RISE OF THE GUARDIANS -(Capitol/ SilverCity/Westshore) Jack Frost, Santa Claus, the Easter Bunny and other magical icons come together to save the Earth after it is targeted by a very evil spirit named Pitch. This animated lark is voiced by Hugh Jackman and Alec Baldwin. ★★★★ SEARCHING FOR SUGAR MAN -(Capitol) This musical documentary, a big Sundance winner, features the incredible quest of two South African men to discover whatever happened to a Bob Dylanstyle troubadour from the early '70s who never amounted to anything in his native America but became a huge superstar -- and revolutionary influence -- in South Africa at the height of the Apartheid era. ★★★½ THE SESSIONS -(Odeon) Deservedly rave reviews have greeted this frank and funny account of a man in an iron lung who who wants to lose his viriginity and decides to have several sessions with a sex surrogate. At heart, this is a surprisingly tender look at sexuality, and a moving love story. Starring John Hawkes, William H. Macy, and Helen Hunt. Based on a true story.

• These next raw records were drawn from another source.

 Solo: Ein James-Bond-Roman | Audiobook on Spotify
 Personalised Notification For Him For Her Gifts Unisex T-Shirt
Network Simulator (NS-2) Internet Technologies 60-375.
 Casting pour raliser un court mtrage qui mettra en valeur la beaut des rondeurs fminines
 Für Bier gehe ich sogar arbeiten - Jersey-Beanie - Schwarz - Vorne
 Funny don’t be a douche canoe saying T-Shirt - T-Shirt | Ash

★★★ SILVER LININGS PLAYBOOK -(Odeon) A bi-polar man (Bradley Cooper, The Hangover) is trying to put his life -- and his marriage -- back together when he meets a fascinating woman (Jennifer Lawrence, The Hunger Games) with problems of her own. This quirky romantic comedy is directed by David O. Russell (Three Kings, The Fighter). ★★★★ SKYFALL -(Capitol/ SilverCity/Uni 4/Westshore) The latest James Bond spy thriller features cool gadgets, exotic locales . . . and a villain with a vendetta against poor old M. Easily one of the best Bonds ever, this has all the usual thrills but also an elegiacal tone and some unexpected drama that will leave the audience shaken and stirred. Starring Daniel Craig, Judi Dench, Javier Bardem, and Ralph Fiennes. ★★½ TAKEN 2 -(Caprice) Liam Neeson reprises his role as a retired CIA tough guy who has to use his nastiest skills when his wife gets kidnapped by the vengeful father of the goon that Neeson killed in the last movie. Well-directed if rather soulless action porn that benefits from its Istanbul setting.

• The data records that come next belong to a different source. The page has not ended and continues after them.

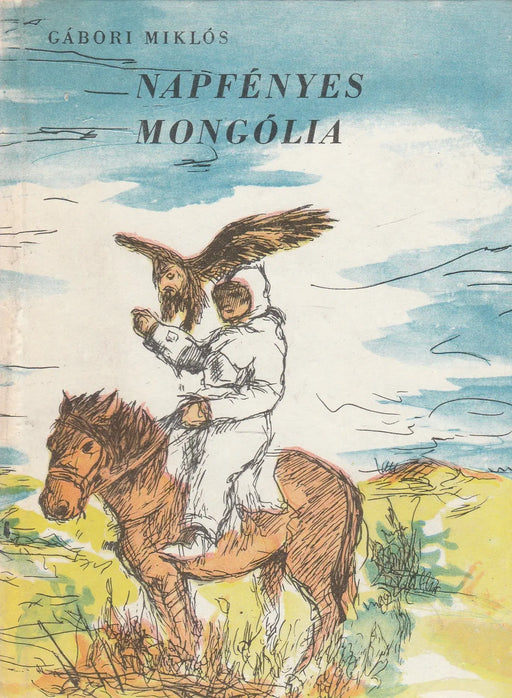 Napfényes Mongólia - Oskola Antikvárium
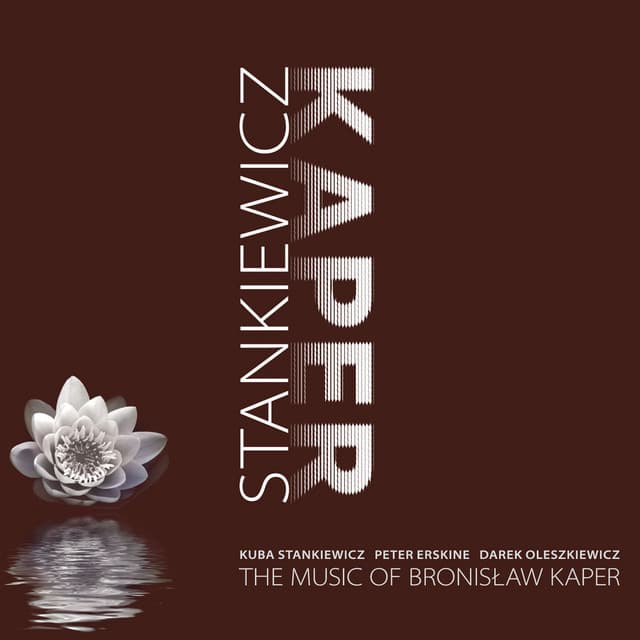 The Music Of Bronislaw Kaper - Kuba Stankiewicz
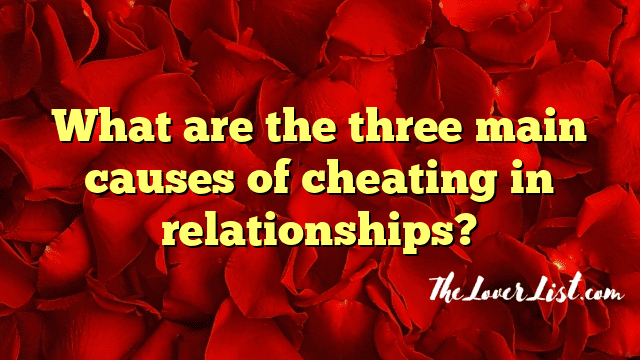What are the three main causes of cheating in relationships?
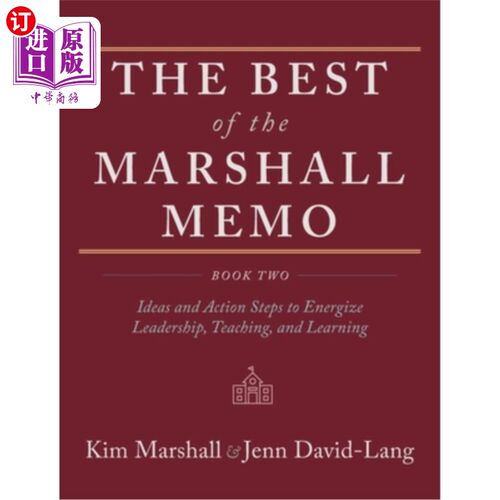 海外直订The Best of the Marshall Memo: Book Two: Ideas and Action Steps to Energize Lead 马歇尔备忘录的精华:第二册:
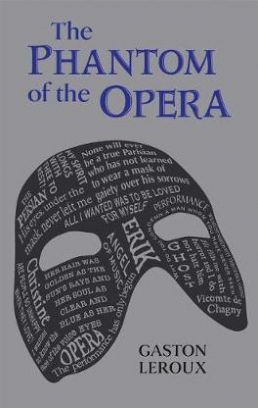 Leroux Gaston The Phantom of the Opera 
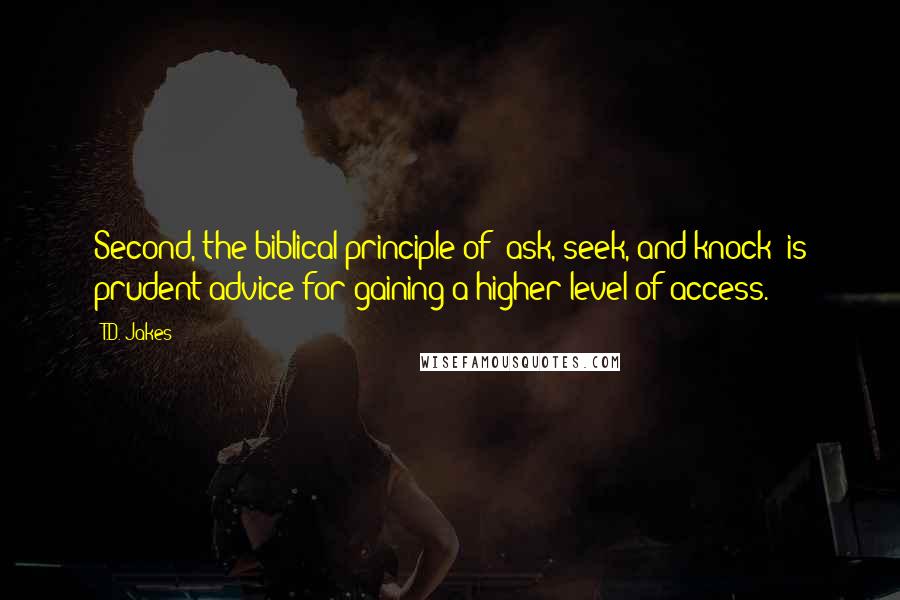 T.D. Jakes Quotes: Second, the biblical principle of "ask, seek, and knock" is prudent advice for gaining a higher level of access.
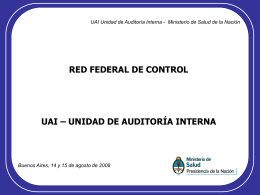 UAI Unidad de Auditoría Interna - Ministerio de Salud de la Nación  RED FEDERAL DE CONTROL  UAI – UNIDAD DE AUDITORÍA INTERNA  Buenos.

★★½ TWILIGHT: BREAKING DAWN PART 2 -(Capitol/SilverCity/ Uni 4/Westshore) This most underwhelming vampire-werewolf soap opera finally comes to an end. The good news, such as it is, is that this is the best of a lame series, mostly because droopy emo-girl Bella has now transformed into a kick-ass vampire. ★★★ WRECK–IT RALPH -(SilverCity/Westshore) John C. Reilly provides the voice for a video-game villain who tires of being a bad guy and sets out on a quest that throws an entire video arcade into chaos. This occasionally-inspired animation lark includes the voices of Sarah Silverman and Jane Lynch.